AIM — List each line of the material below that contains the word "closer", matching case exactly.

DATA SHOWN —
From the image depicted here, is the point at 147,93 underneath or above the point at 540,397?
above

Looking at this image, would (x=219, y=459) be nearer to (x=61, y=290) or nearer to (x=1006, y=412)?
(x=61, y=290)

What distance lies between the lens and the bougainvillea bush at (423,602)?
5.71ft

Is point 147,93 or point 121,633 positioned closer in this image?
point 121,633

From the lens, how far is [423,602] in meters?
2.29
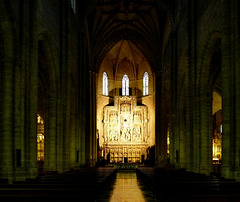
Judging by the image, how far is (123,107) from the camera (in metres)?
47.1

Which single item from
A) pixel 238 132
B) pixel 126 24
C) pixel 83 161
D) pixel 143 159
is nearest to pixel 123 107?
pixel 143 159

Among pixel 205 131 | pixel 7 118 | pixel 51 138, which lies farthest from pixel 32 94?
pixel 205 131

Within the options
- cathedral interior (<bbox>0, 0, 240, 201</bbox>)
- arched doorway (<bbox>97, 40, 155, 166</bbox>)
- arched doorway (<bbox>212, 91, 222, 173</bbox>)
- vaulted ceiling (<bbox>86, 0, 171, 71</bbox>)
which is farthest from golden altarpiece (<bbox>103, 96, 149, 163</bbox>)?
arched doorway (<bbox>212, 91, 222, 173</bbox>)

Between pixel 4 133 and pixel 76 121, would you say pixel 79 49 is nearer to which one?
pixel 76 121

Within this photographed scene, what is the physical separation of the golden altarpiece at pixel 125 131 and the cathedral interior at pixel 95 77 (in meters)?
1.70

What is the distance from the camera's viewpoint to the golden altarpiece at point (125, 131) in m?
45.8

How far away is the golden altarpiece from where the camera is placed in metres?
45.8

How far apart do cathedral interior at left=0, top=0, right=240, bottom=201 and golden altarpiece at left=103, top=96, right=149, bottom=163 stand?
1698 mm

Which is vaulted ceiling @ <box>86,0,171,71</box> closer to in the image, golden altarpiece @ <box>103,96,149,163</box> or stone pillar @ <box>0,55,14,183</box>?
golden altarpiece @ <box>103,96,149,163</box>

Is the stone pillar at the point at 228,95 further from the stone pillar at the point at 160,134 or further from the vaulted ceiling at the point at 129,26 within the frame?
the stone pillar at the point at 160,134

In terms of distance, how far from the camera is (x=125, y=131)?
46562mm

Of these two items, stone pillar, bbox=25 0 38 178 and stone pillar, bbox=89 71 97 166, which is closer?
stone pillar, bbox=25 0 38 178

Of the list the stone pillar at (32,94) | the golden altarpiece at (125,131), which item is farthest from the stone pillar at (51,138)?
the golden altarpiece at (125,131)

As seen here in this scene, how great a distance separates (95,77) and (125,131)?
8694 millimetres
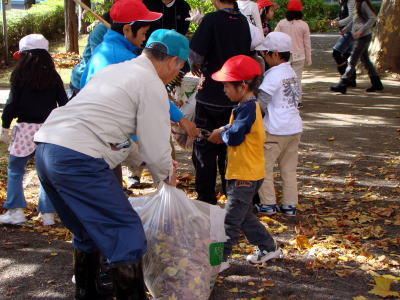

RESULT OF THE EXERCISE —
Is point 147,93 or point 121,633 positioned closer in this image?
Which is vaulted ceiling @ <box>86,0,171,71</box> closer to in the image, golden altarpiece @ <box>103,96,149,163</box> or stone pillar @ <box>0,55,14,183</box>?
Of these two items, stone pillar, bbox=25 0 38 178 and stone pillar, bbox=89 71 97 166, which is closer?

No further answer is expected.